Joe Smith is the host at Pocahontas County Historical Museum this summer and reports a return to previous year visitation numbers after a disappointing drop last year. The museum is open every day in the summer Monday through Saturday, 10 a.m. to 5 p.m. and 1 to 5 p.m. Sunday.
Before the summer season Joe was hard at work repainting the entrance room (dining room). He has also received monetary donations to help with painting the other downstairs rooms. He and B.J. Gudmundsson have reorganized many exhibits, and Joe built a display for books in the museum shop.
The museum was the site of old time spelling bees and Pocahontas County knowledge contests, which were well-attended during Pioneer Days. Trevor Hammons provided music out on the porch before and after the contests. Currently on exhibit in the entrance room is Trevor’s First Place Entry in the State Social Studies Fair about The Hammons Family.
The museum is the home of the Historical Society, and the June meeting was held there to show off the recent innovations. The hallway has now become a display center of historical society events and early leaders. In July, members traveled to Bath County for their historical society’s tour of five historic sites, and on August 12, we will hold a meeting at 11a.m. prior to the celebration and tour of Camp Bartow, where the Battle of Greenbrier River was fought.

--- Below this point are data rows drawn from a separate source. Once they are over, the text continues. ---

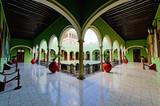 Palais du gouverneur à Mérida au Mexique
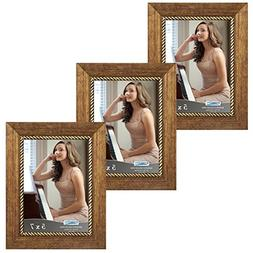 Icona Bay 5x7 Picture Frame  Photo Frames, Wall Mount Hanger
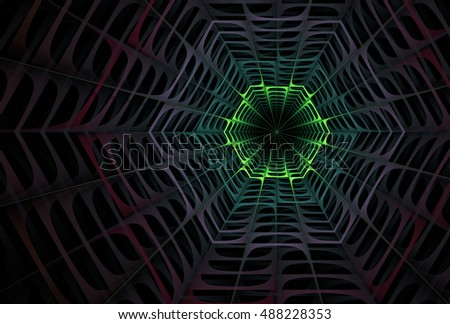 Psychedelic green and purple abstract woven flower / web design on black background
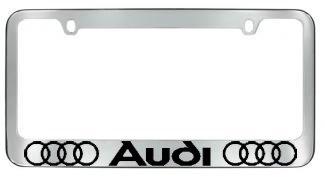 Audi Plate Frame >> Audi License Plate Frame With Logo Chrome Homonononaoeraera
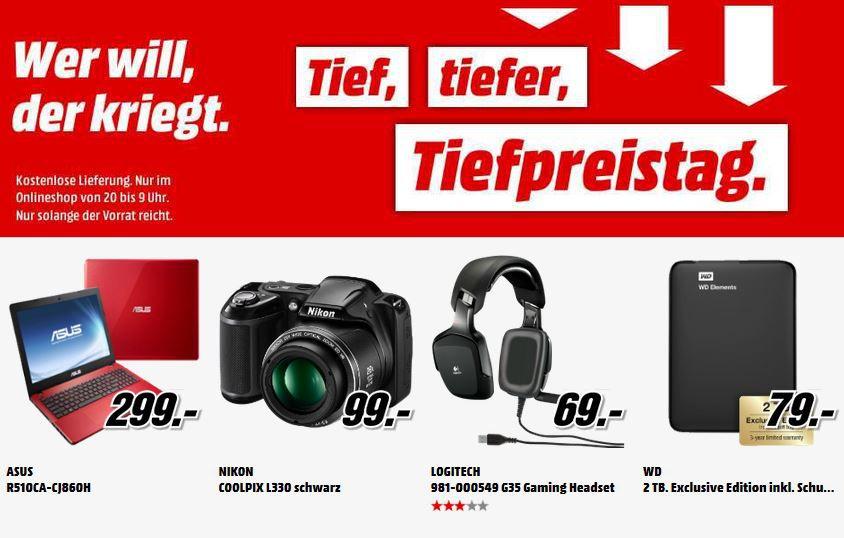 MM tiefpreis2 WD   ext. 2TB 2.5HDD für 79€   De'Longhi Nespresso Citiz EN 166.B für effektiv 69€   MediaMarkt Tiefpreisschicht!
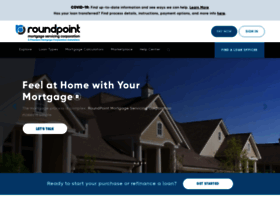 roundpointmortgage.com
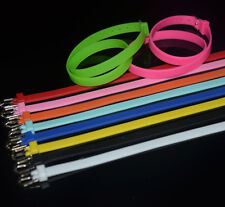 Double Wrap Soft Rubber Wristband Bracelet Fit 8mm Slide Charms DIY Accessory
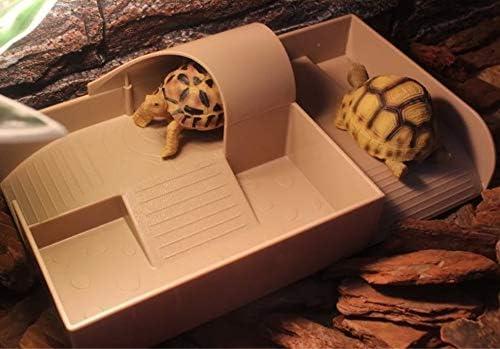 Plataforma de secado de tortuga NF-11, plataforma de tortuga, escalera, refugio para acuario y pecera: Amazon.es: Productos para mascotas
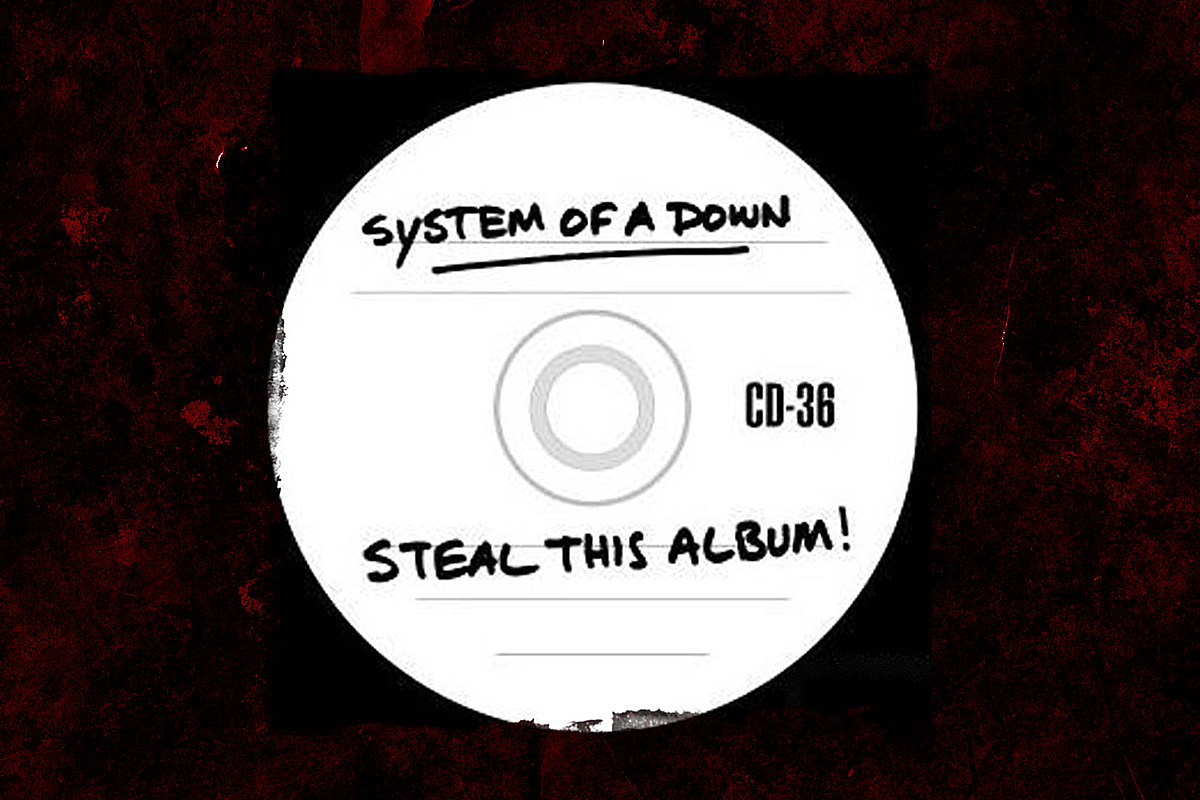18 лет назад: System of a Down Release 'Steal This Album'
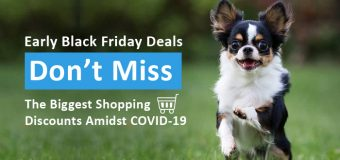 Early Black Friday Deals – Don't Miss The Biggest Shopping Discounts Amidst COVID-19
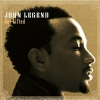"John Legend ""So High"""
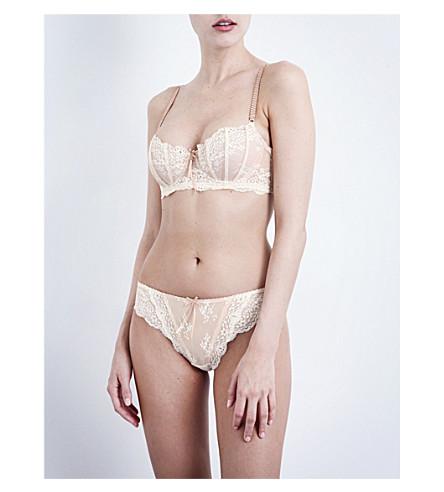 HEIDI KLUM INTIMATES Sofia lingerie range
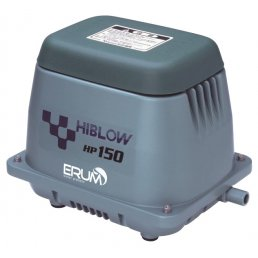 Hiblow air pump HP-150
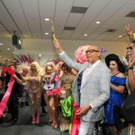 Photo Flash: All Colors of the Rainbow Take Part in RuPaul's DragCon 2017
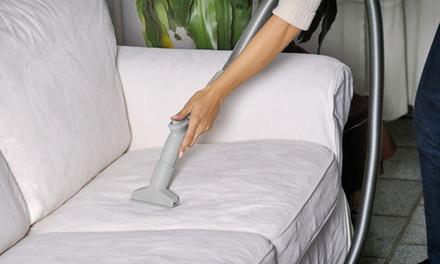 ניקוי שטיחים הכולל שאיבה יסודית, הסרת כתמים ושטיפת קצף בבית הלקוח ב 219 ₪, ניקוי ספות יסודי לספות 3+2 ב 399 ₪ בלבד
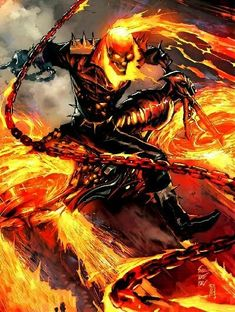Heroes For Hire Marvel Comic Books Ghost Rider 2, Ghost Rider Marvel, Heroes For Hire, Pop Heroes, Marvel Comics Art, Marvel Vs, Fighting Demons, Spirit Of Vengeance, Deal With The Devil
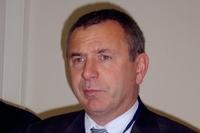 Стив Уэйнрайт: «Текущий объем продаж Freescale в России не очень велик. Хотелось бы видеть его значительно большим»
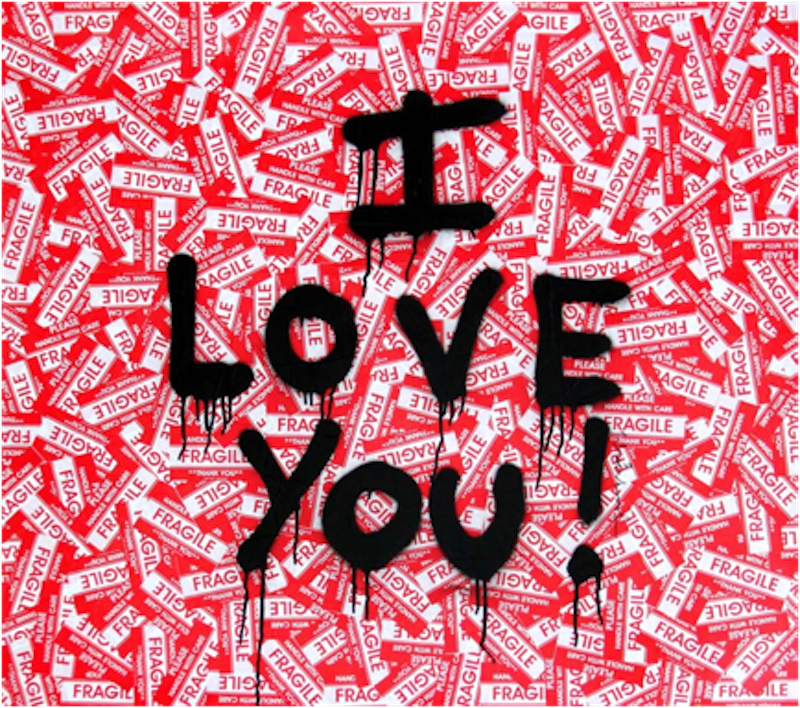 I Love You! by Mr. Brainwash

Recent additions to the museum collection include two items donated by Ed and Agnes Simmons Friel, of Indianapolis, Indiana, and Seebert Lane. Agnes’s mother, Mary White Simmons, rescued a wooden pharmacy medicine chest after the auction of the Royal Drug Store. It had been used in several previous drug stores in that building, so is, possibly, well over 100 years old. Mary White refinished it and disposed of the medicines inside the small compartments in the drawers. They also donated a hedge trimmer used by Agnes’s grandfather, Letcher Simmons, who was the foreman of the print shop of The Pocahontas Times, and used the trimmer for the hedges of his huge garden, stretching from Second Avenue to the river at his home.

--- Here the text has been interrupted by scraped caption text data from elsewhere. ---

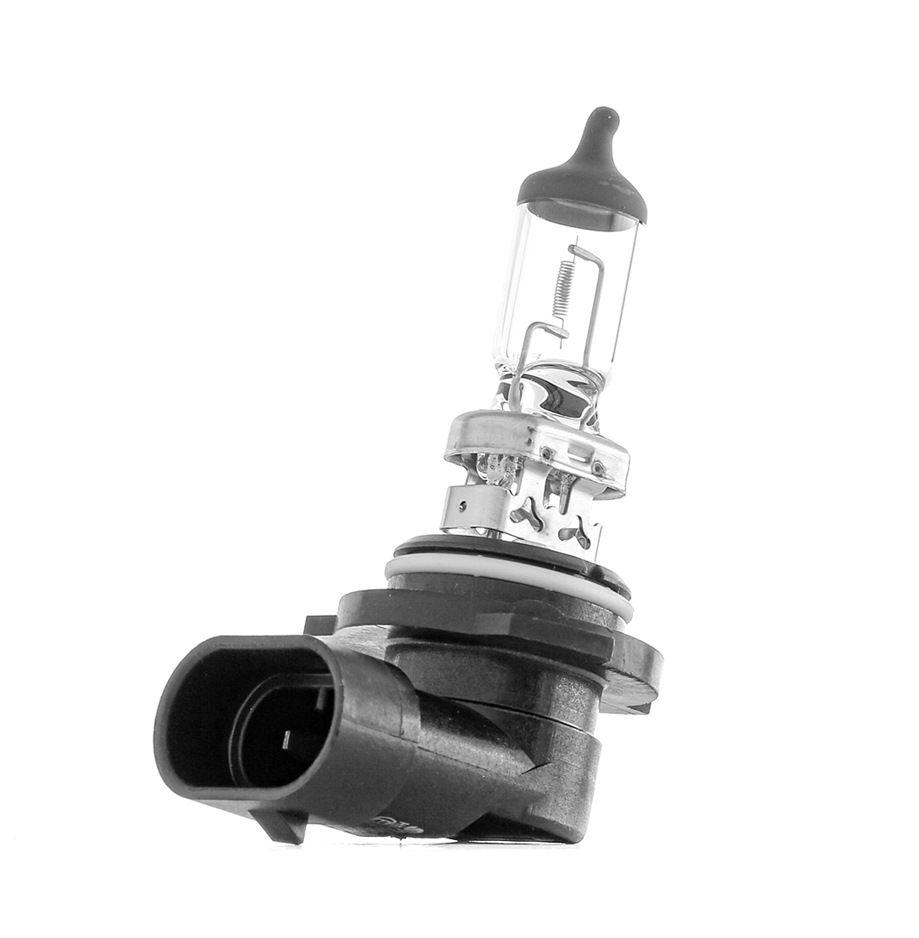 Bulb, spotlight OSRAM 9006 rating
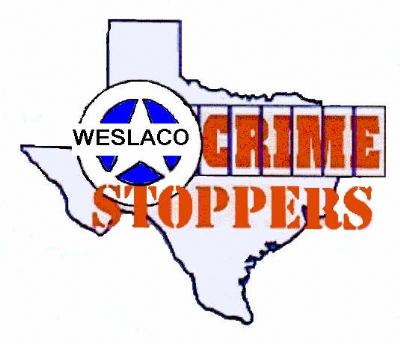 Weslaco Crime Stoppers Logo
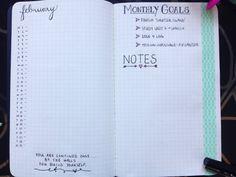 finally set up my bullet journal.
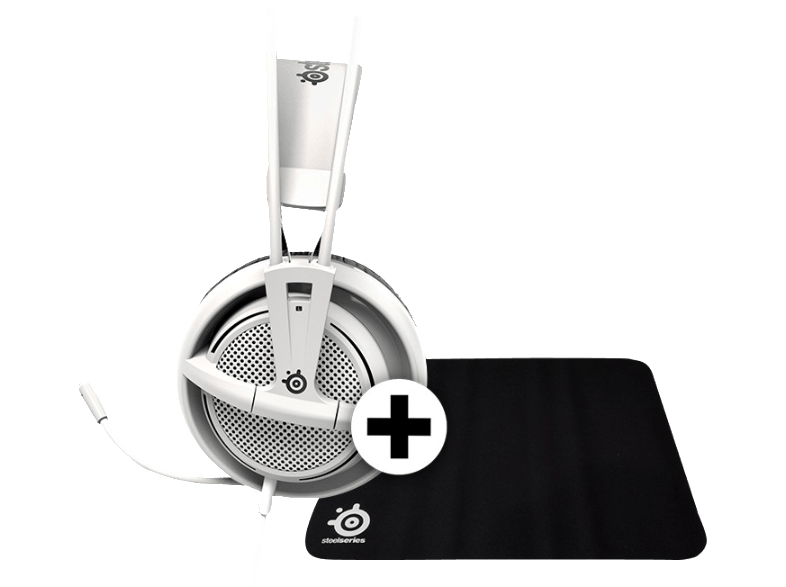 STEELSERIES SIBERIA 200 White - (DCA.P/C.06071) + Mousepad QCK ακουστικά gaming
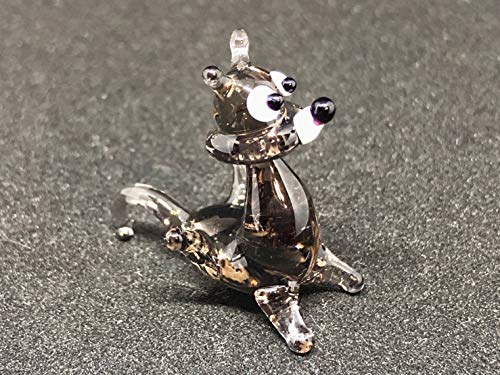 Glass Wolf Miniature Figurine 1 Inch Mini Animals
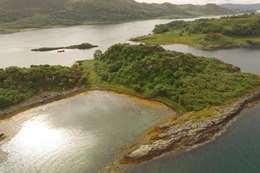 """جزيرة """"Eilean Nan Gabhar"""" قبالة سواحل اسكتلندا"""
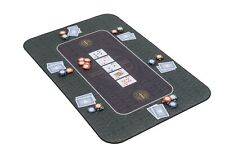 More details for the broadway poker mat in green by riverboat gaming - 100x65cm (poker table top)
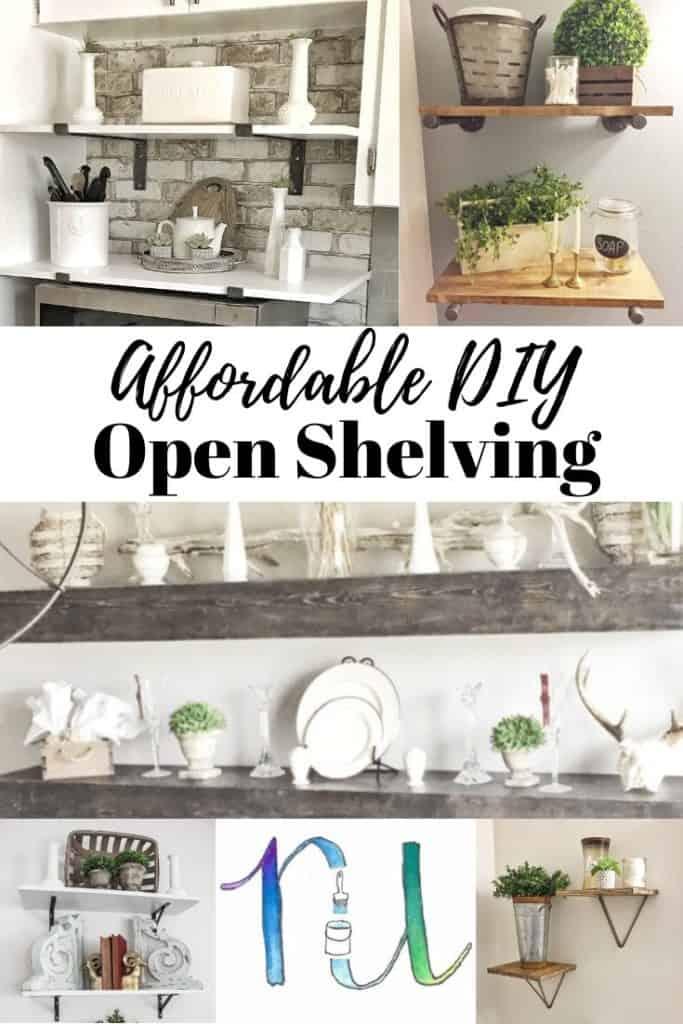 affordable DIY open shelving ideas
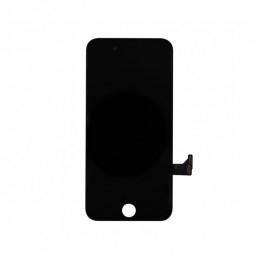 iPhone 8 Plus Skärm - Svart...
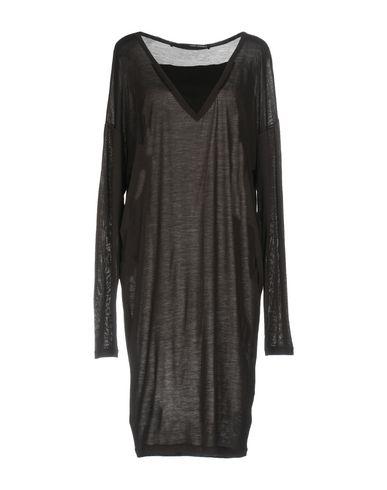 Платье до колена размер 42, 44 цвет серый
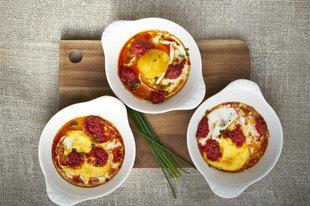Cocina las mejores recetas dietas y men s - Cocina quinta gama ...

Last week we received a gift from Ellen Gragg Rudd, of Perry, Ohio. Arriving in its original mailing tube was a pristine First National Bank 1918 calendar, complete with its 2-cent stamp. It was addressed to Mr. Geo. Edgar Gragg at Hosterman. Hosterman was a former logging town in Pocahontas County. The beautiful lady pictured is “The Girl I Left Behind Me,” a copy of a well-known painting by H. Bucher. We thank Mrs. Rudd for this appropriate reminder of the centennial of World War 1, delivered to one of our long-gone communities.

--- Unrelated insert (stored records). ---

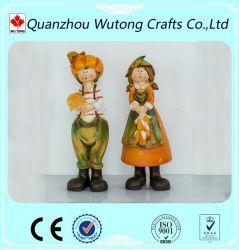 Figurine en résine Thanksgiving Day couple charmant Figurine Décoration de récolte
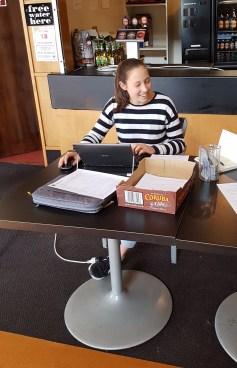Eliza at junior registrations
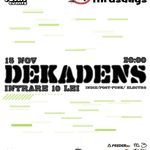 Concert Dekadens in club Underworld Bucuresti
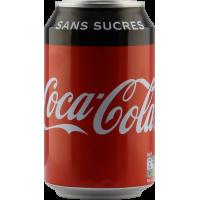 coca cola zero boite 24x33 cl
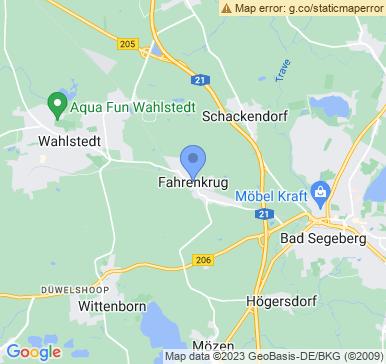 23795 Fahrenkrug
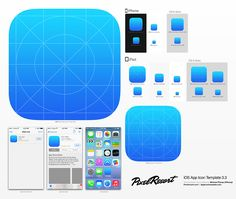 I really love this one. Create iOS icons in a breeze. Simply edit and do your logo design in one smart layer and see. Save and it update in all the different icon resolutions. And best of all is that the template comes with actions which makes it effortless to save all the different icon resolutions needed.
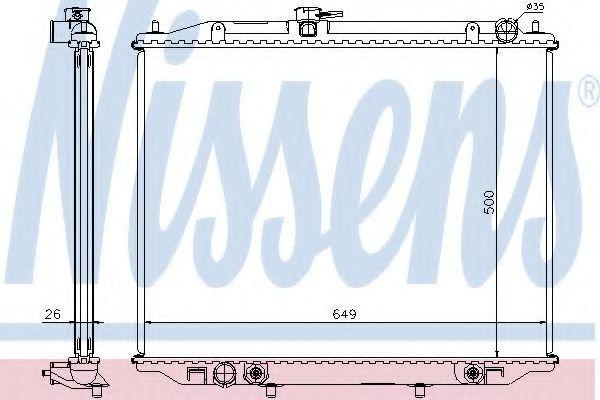 Радиатор охлаждения NISSENS 68709A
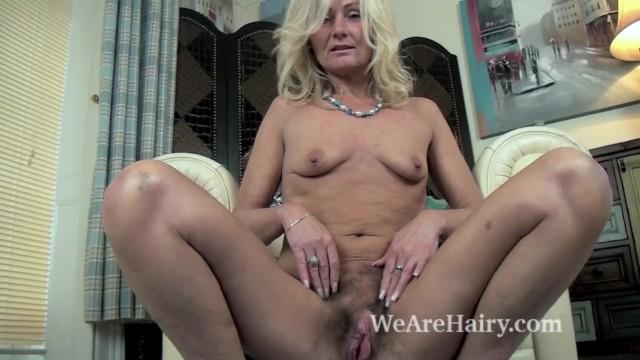Fat hairy men naked - Ellen b gets naked on her white armchair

If you have not visited the museum this summer, come and see our changes, additions and your favorite reminders of pioneer families and family history.
Remember, too, that the Price History Room at McClintic Library in Marlinton is open on Saturdays during the summer, in addition to the library’s regular daily and evening hours, giving you access to many of our extensive sources and the digitalized archives of The Pocahontas Times and Ancestry.com, as well as other library resources.